Banned from speaking to the media due to the City of Winnipeg’s restrictive media policy, some library staff have anonymously shared their struggles through the Instagram page @wpglibraryfacts.
Their anecdotes paint a grim picture of the state of the city’s libraries—from receiving daily emails calling for emergency shifts because of short-staffing to trading basic office supplies from branch to branch.
But as long as social services continue to be underfunded, people will turn to libraries to seek the help they need, said Wurmann—all while libraries are spread thin.
Dobchuk-Land connects the social crisis librarians are struggling with to policies at the municipal level and above.
“We’re simultaneously producing more precarity through the underfunding of services and housing,” Dobchuk-Land said.
“When people with precarious lives get stressed out in public places, we’re making their lives even more stressful by pushing them out of those places.”

Fighting for humane approaches to safety
As libraries beef up security forces, community groups like Millennium for All are fighting for alternative evidence-based solutions to make the library a safe, welcoming place for everyone.
Bee believes the governing structure of the Winnipeg Library is partly to blame. In most Canadian jurisdictions, libraries are governed by a library board composed of appointed citizens and city councillors. In Winnipeg, however, the library is governed by the city council—the library board is merely an advisory council.
The result of this division is that people making decisions about the library rarely, if ever, frequent it.

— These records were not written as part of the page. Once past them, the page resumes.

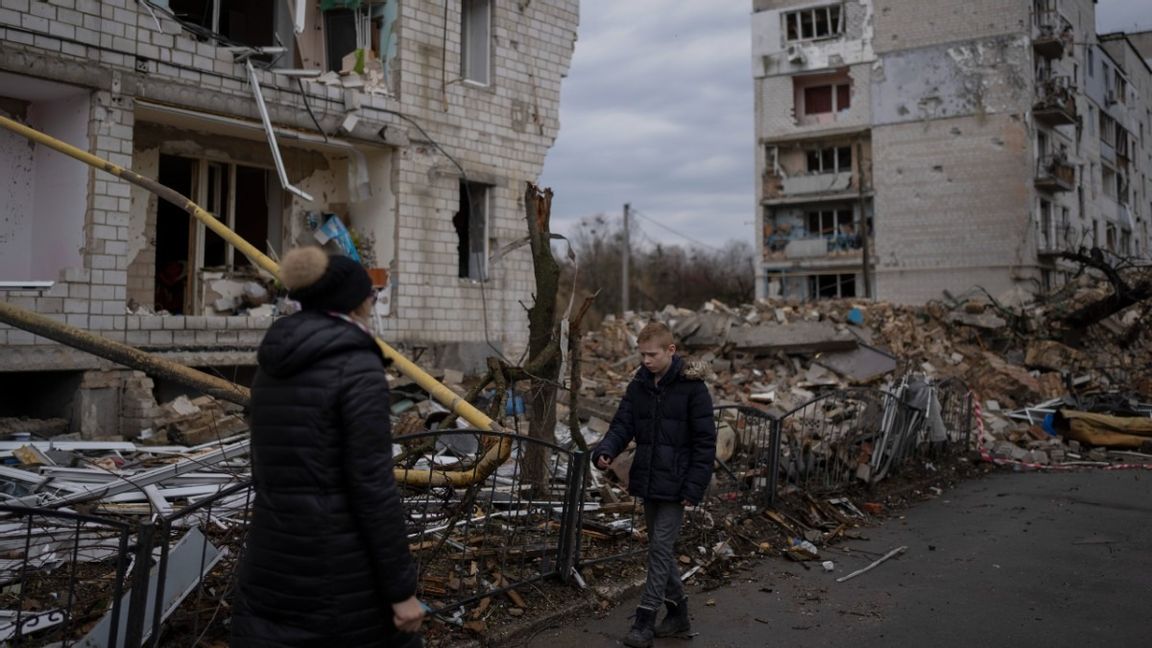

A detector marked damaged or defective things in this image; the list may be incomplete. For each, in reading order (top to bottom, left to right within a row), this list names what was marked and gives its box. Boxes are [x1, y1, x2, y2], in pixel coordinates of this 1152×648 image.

broken window [462, 0, 492, 85]
broken window [784, 5, 848, 42]
broken balcony [1032, 12, 1072, 60]
broken balcony [1032, 77, 1080, 126]
broken window [153, 153, 274, 314]
cracked facade [0, 0, 576, 430]
damaged brick building [0, 1, 576, 436]
broken window [456, 181, 488, 280]
broken window [804, 147, 852, 175]
damaged brick building [752, 0, 1152, 304]
cracked facade [752, 0, 1152, 304]
broken balcony [1032, 156, 1080, 194]
bent metal pole [0, 115, 508, 486]
broken window [808, 274, 856, 298]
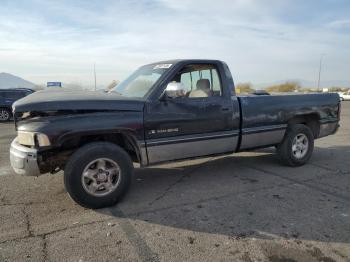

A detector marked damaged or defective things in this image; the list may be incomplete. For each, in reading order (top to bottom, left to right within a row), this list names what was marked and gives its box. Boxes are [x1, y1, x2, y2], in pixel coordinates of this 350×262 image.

crumpled hood [13, 89, 145, 112]
damaged front bumper [9, 138, 41, 177]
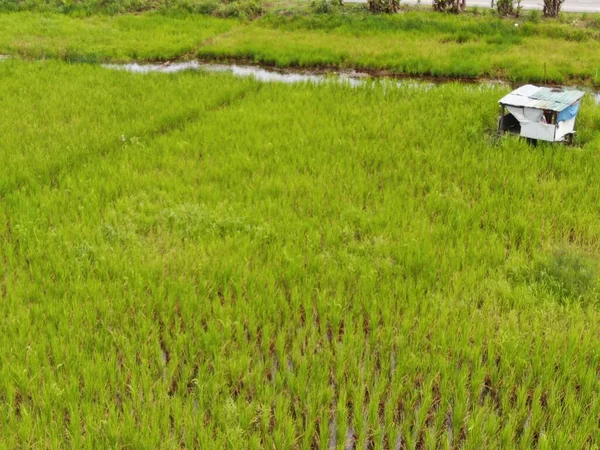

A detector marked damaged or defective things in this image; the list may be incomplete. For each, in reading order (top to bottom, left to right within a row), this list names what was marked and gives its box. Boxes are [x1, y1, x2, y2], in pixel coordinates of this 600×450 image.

rusty metal roof [496, 85, 584, 112]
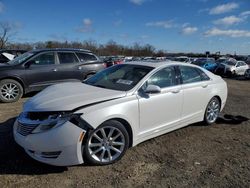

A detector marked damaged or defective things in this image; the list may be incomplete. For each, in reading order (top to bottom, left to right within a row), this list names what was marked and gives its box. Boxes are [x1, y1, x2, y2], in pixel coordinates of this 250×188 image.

damaged headlight [31, 113, 82, 134]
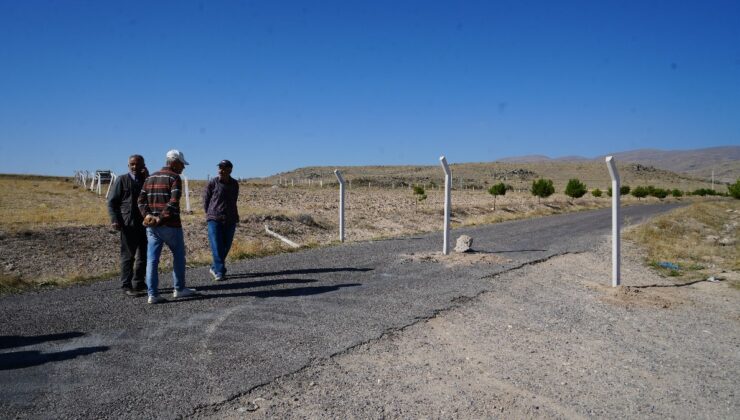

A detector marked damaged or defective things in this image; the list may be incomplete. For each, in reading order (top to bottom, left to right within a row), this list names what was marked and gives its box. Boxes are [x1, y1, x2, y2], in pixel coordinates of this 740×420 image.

cracked asphalt road [0, 203, 684, 416]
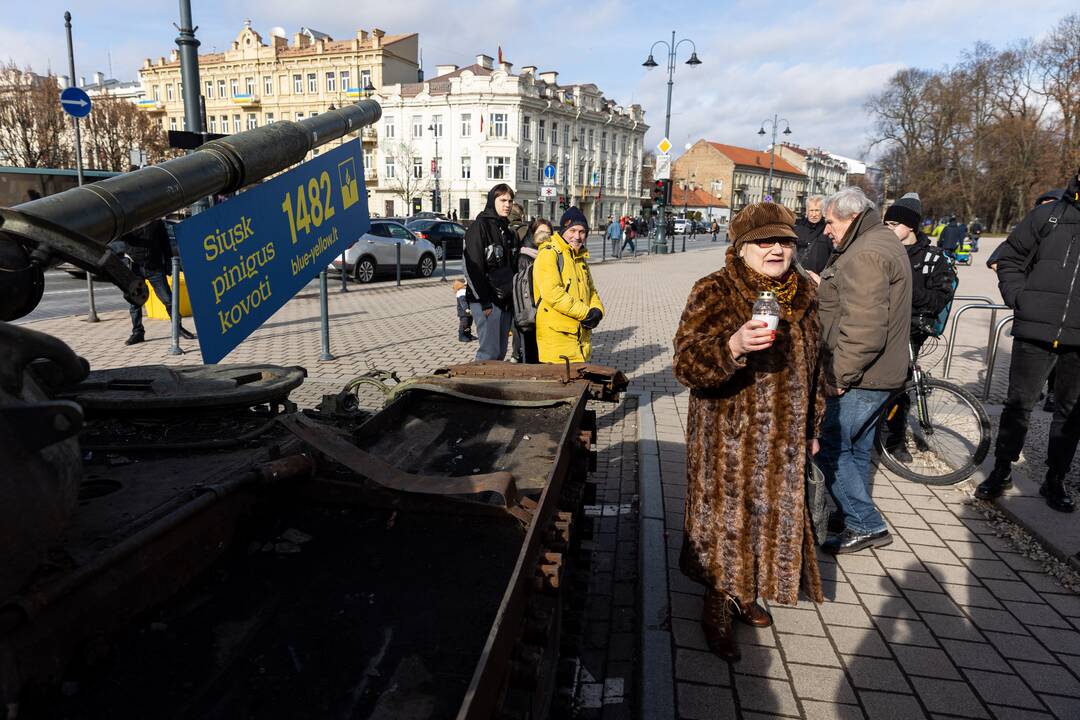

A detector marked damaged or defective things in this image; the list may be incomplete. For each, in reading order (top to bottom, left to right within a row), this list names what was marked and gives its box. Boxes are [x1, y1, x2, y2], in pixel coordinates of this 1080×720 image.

rusted metal plate [58, 367, 306, 410]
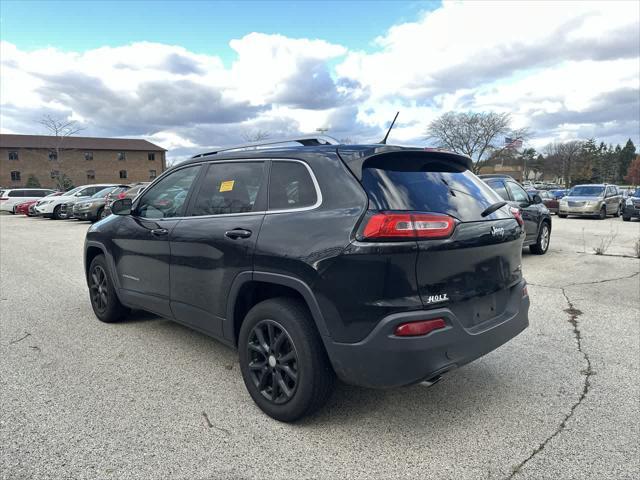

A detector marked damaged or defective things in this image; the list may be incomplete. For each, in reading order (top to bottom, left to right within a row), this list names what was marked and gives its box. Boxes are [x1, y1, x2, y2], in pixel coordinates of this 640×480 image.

crack in pavement [504, 286, 596, 478]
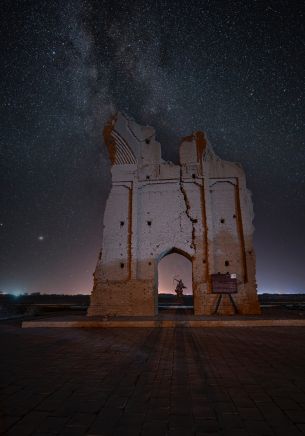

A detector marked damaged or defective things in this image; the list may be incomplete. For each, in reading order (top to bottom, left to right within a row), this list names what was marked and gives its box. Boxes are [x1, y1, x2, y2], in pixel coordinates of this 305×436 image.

crack in wall [179, 167, 196, 250]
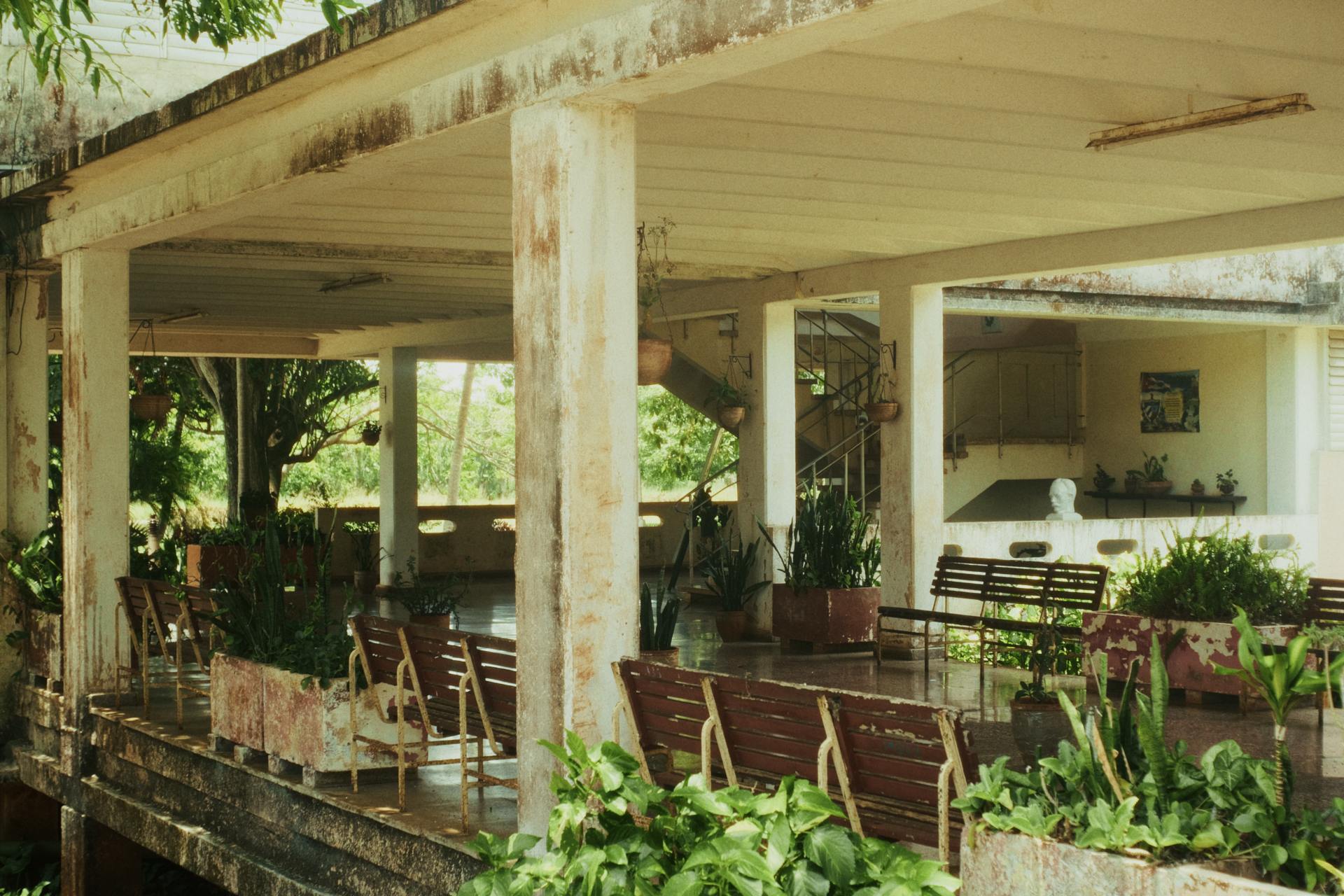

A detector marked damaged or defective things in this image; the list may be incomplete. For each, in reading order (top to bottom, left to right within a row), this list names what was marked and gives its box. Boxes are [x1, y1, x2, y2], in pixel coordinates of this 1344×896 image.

peeling paint planter [774, 585, 876, 647]
peeling paint planter [1075, 612, 1295, 698]
peeling paint planter [209, 655, 421, 774]
peeling paint planter [962, 832, 1306, 892]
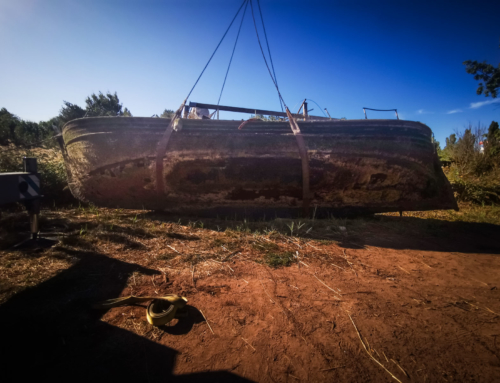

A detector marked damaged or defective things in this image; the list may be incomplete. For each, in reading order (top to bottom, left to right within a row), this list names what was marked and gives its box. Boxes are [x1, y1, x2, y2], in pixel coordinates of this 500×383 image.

rusty metal surface [60, 116, 458, 216]
rusty boat hull [60, 117, 458, 216]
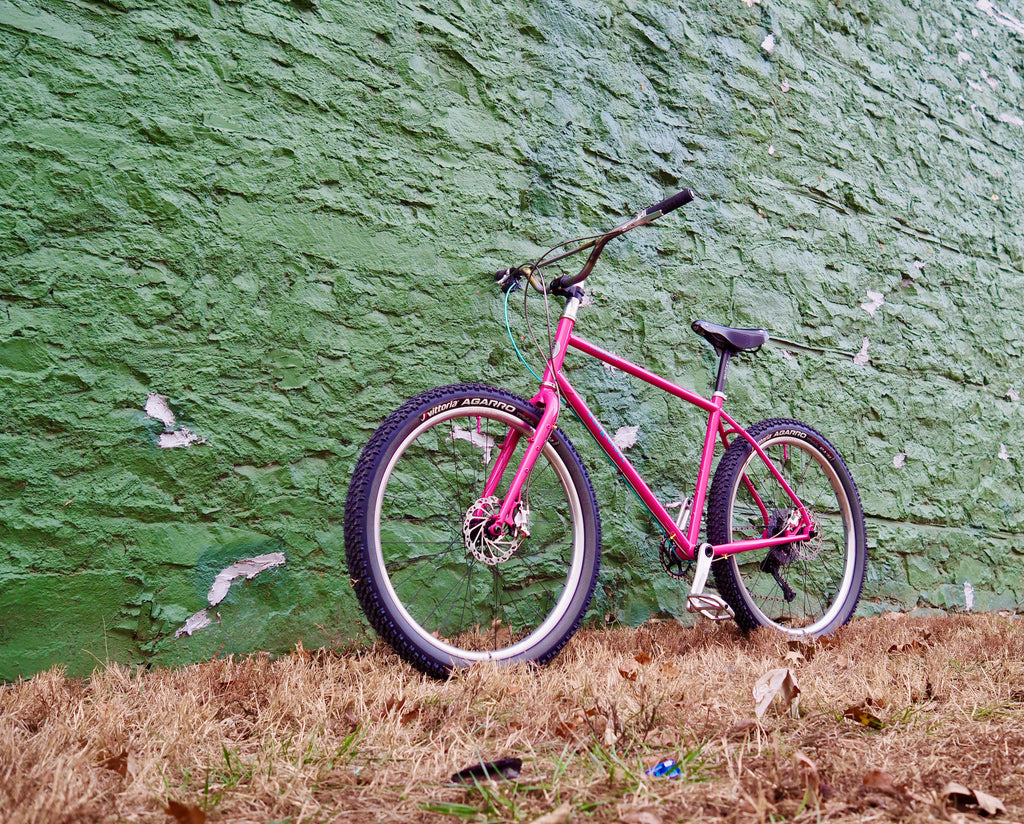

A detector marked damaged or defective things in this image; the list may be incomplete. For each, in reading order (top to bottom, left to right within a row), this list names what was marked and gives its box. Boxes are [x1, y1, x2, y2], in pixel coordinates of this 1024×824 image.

peeling paint [860, 290, 884, 316]
peeling paint [852, 336, 868, 366]
peeling paint [612, 424, 636, 450]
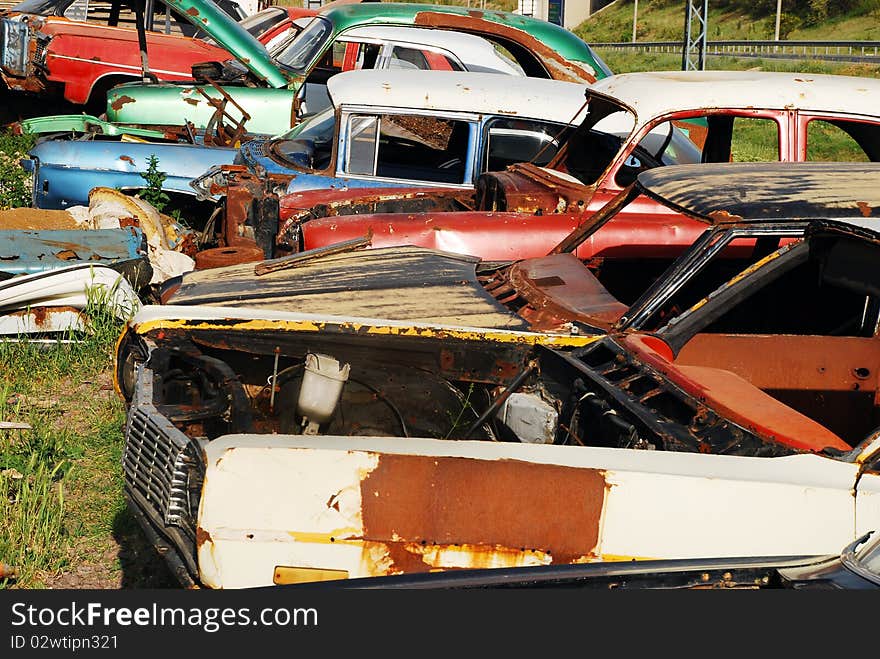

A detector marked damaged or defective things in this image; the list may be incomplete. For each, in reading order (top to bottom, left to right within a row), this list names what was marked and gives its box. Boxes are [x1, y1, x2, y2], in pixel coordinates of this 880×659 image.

rust stain [109, 95, 135, 111]
abandoned car [0, 0, 306, 111]
broken windshield [274, 16, 332, 74]
abandoned car [105, 0, 612, 135]
abandoned car [270, 69, 880, 260]
rusty car body [274, 69, 880, 260]
rusted car roof [632, 161, 880, 226]
rusted hood [168, 245, 524, 330]
rusted car roof [172, 246, 528, 332]
abandoned car [117, 164, 880, 588]
rusty car body [117, 164, 880, 588]
rust stain [358, 454, 604, 568]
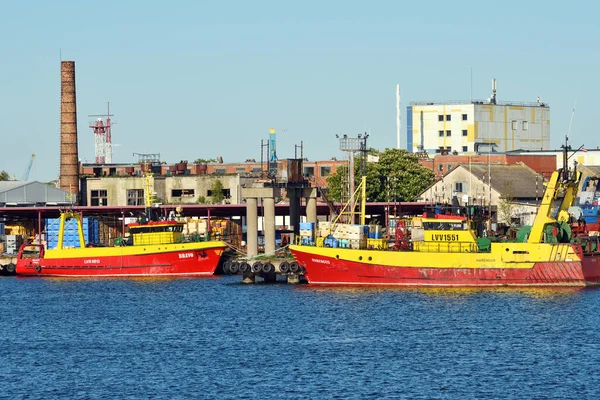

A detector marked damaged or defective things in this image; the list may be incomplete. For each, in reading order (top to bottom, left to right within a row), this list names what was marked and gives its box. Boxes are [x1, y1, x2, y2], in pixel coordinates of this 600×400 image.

rusty metal structure [59, 61, 79, 202]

One librarian on the Winnipeg Library Facts account remarked that city councillor John Orlikow looked “surprised” after learning librarians have Master’s degrees.
“The city should maybe start divesting its responsibility the way it currently has it set up and actually transferring that power over to the library board,” Bee said.
Libraries will always be a place where communities congregate to access the services they need—services that go beyond locating a niche philosophical text or an Italian cookbook.
“The library is sort of the last space you can come into and not pay any money,” Wurmann said. “Libraries have always been a space—and always should be a space—for everyone to be welcome.”